"My President Joseph Smith," he explained, "is the oldest son of Joseph Smith, who, when a boy of fifteen, was directed to the mound wherein he found the golden plates from which he compiled the Book of Mormon.

"He organized his church in 1830, when 25 years old, and between 1830 and 1844 his following numbered 200,000. In 1844 he was shot and killed for his anti-slavery sympathies,[1] and with him died his brother Hyrum. John Taylor, a Toronto convert of 1838, was wounded, but recovered. Joseph Smith's city of Nauvoo, Illinois, was wrecked, and in 1847, at Kanesville, Iowa, Brigham Young was elected president, though he still professed to hold the office in trust for the dead president's eldest son, also, Joseph, whom the father had consecrated as his successor.[2] Brigham Young reorganized[3] the church, rebaptized every member, including himself, and in 1848 (1847) he reached Salt Lake City. With him went the widow and children of Hyrum Smith, whose son Joseph F., is now president of the Utah church. The widow of the first president had refused to follow Young, and her boy Joseph was brought up in his father's footsteps, hating polygamy and other impurities. 'Young Joseph,' as he was called, connected himself with the Saints, who had rejected Brigham Young, and was elected their president. He was then 28 years old. In 1872 he was called to Washington, a report having reached the Government that Mormonism had again sprung up in Illinois. He disproved the charge of polygamy and blood atonement, and demonstrated that Latter-day Saintism was in keeping with the law and supported by the Bible. Incorporation was granted, and we have prospered.

UPHELD DEATH

"Brigham Young, who had been under suspicion at Joseph Smith's death, introduced polygamy and blood atonement at Salt Lake City. Blood atonement meant death to anyone who left his church. Brigham Young's argument was that the apostate whose throat was cut from ear to ear, the favorite way, saved his soul, but his object was to keep his people under his iron heel. Young was a shrewd, bad man.

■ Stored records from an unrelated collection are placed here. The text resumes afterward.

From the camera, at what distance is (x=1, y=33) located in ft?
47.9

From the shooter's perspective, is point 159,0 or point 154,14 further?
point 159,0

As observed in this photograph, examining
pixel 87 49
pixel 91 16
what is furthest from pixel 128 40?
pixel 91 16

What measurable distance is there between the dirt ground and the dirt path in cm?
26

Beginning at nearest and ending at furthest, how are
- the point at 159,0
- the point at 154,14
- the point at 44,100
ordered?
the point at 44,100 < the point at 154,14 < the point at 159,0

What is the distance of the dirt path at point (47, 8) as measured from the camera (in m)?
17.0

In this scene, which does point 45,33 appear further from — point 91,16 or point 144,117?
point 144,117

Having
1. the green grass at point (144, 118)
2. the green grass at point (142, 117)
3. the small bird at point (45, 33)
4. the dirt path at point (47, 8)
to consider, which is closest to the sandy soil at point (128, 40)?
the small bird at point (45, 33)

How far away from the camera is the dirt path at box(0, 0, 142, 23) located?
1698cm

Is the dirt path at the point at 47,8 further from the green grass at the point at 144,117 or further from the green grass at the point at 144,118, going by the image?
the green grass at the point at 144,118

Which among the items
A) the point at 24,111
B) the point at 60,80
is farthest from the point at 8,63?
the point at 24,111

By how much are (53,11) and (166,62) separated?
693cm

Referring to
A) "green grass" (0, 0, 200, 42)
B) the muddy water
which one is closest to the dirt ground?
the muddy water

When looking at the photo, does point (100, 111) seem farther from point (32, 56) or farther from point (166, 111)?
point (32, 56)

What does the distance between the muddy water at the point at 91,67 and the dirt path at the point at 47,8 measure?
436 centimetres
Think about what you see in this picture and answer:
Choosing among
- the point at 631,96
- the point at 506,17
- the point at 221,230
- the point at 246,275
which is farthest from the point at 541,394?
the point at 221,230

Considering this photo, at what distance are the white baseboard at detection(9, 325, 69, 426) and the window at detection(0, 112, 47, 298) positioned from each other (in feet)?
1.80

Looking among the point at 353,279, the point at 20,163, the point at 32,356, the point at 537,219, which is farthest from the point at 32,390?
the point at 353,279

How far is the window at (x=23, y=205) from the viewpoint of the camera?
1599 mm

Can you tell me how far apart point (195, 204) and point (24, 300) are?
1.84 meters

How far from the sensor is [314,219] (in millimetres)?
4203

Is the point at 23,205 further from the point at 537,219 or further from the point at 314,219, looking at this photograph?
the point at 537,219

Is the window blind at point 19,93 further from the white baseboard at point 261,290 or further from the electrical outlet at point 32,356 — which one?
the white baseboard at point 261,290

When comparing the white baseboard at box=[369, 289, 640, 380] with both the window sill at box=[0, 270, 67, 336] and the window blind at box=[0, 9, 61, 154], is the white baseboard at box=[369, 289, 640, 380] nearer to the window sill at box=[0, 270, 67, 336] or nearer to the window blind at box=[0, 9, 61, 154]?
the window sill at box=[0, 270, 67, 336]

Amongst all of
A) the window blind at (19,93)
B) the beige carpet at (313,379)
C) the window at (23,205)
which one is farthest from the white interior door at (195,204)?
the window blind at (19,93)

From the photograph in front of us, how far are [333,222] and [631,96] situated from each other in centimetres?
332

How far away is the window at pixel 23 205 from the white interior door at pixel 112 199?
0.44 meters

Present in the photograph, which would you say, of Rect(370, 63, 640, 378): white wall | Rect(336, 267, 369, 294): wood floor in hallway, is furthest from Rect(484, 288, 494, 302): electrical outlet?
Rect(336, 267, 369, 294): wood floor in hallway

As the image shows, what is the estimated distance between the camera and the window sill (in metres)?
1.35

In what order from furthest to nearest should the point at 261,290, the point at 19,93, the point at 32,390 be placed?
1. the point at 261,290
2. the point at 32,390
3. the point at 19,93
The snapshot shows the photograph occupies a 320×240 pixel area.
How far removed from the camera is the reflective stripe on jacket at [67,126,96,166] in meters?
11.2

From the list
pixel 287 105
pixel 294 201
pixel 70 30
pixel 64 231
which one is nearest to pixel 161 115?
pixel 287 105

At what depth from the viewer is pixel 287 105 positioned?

"I spent a day and a half with Joseph F. Smith at Salt Lake City three years ago, and he gave me a group photo of himself, his surviving five wives, and thirty-six children. His first wife was dead. She died broken-hearted and insane. Personally, Joseph F. Smith is a genial, kindly man, but he and I differed on Polygamy. I told him it was vile and wicked, always had been, and always would be. In appearance he resembles his cousin, my own president."

Mr. Evans is married, and has two children. The three faces look at you from his watch case. He has recently returned from the northwest. His faith has several thriving churches there, he says, while the Utah Mormons are settled in one part of Alberta.

Footnotes

[1.] Mr. Evans' declaration that the Prophet was killed for his anti- slavery sympathies is rather surprising, when we consider that he was in one of the anti-slave states, and the mob at Carthage was largely composed of men with very strong "anti-slavery sympathies." The fact is he and his brother Hyrum were martyred for their religion of which Celestial Marriage, (including Plural Marriage) formed a part. One of the charges made against them was that of teaching "polygamy."

[2.] In proof that the Prophet did not ordain or consecrate his son as his successor, the reader is referred to the affidavits of John W. Rigdon and Bathsheba W. Smith.

[3.] As the Church was never disorganized, it could not be reorganized. Mr. Evans has made a mistake. It was the Quorum of the First Presidency that was disorganized at the Prophet's death and which was reorganized when Brigham Young was elected President, and not the Church.